The story is relatively simple, the world ended in an apocalyptic catastrophe (in this particular game, a meteor) that left only scattered pockets of humanity left alive and the rest of the planet a vast wasteland populated by mutants, cannibals, and at least one authoritarian remnant of the government- in “Rage,” a group creatively named “The Authority.” You play as a nameless survivor of said catastrophe, one of the lucky few in the world selected to ride out the devastation in a specialized “Ark” (barely distinct from the “Fallout” games’ own “Vaults”). Your character is given a set appearance but no backstory, name, or even a reason for why he (as, unlike a true RPG, you cannot create your character or select it’s gender, ethnicity, skills, or traits) was selected to survive humanity’s downfall. You stumble out into the bright, sun-drenched wasteland to begin your adventure, being greeted by none other than John Goodman voicing a kindly settler named Dan Hagar, and work your way through various areas fighting mutants, tribal raiders, authority soldiers, and other dangers of post-apocalyptia, using various degrees of weaponry and inventions, and discovering secrets and plot points along the way. And while the opening cinematic of the game is incredibly beautiful and of the quality we expect in today’s games, it feels out of place compared to the lackluster story and “rip-off” seeming plot elements. Everything about this game screams to me that the developers were just saying “we loved ‘Fallout’ so we’re making our own” or “we weren’t creative enough to be original” as well as a healthy dose of my own conscious mind begging the question of “where is everybody getting gasoline for their dune buggy’s in a post-apocalyptic wasteland?”

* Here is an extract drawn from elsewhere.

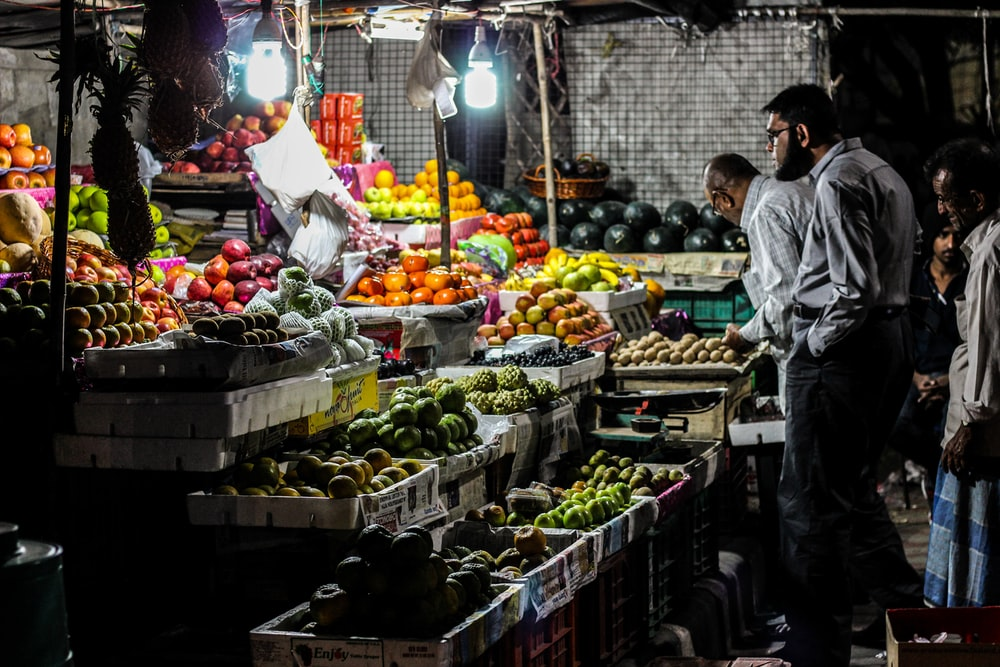 man standing in front of fruit stall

Driving is a huge element of “Rage,” with a very “Road Warrior” looking flare to the vehicles and equipment, as well as a lot of guns strapped to the various vehicles you’ll own throughout the game’s progression, it is however rarely well-worked into the game’s actual plot. Most of the time you’ll drive from place to place in the game, sure, but the actual action of racing and shooting in a car is rarely needed in these times, and most of the time the exciting portions of racing are played as minigames, accessed through various portions of towns.
All in all, “Rage” just feels like a bad copy of “Fallout” spliced into a haphazard racing game, with no real context or continuity binding the two together. While the graphics are beautiful, the gameplay is solid, and the character models and voice acting are some of the best in the business, I will almost certainly sell this game and wait for “Fallout 4” so that I can enjoy the original wasteland-romping, mutant-blasting, true-RPG that defined the genre. “Rage,” in my humble opinion, earns a 4 out of 10, where points 1-3 are for the graphics, and 4 is for the attempt. A mediocre knockoff with spiffed-up visuals, but a knockoff nonetheless.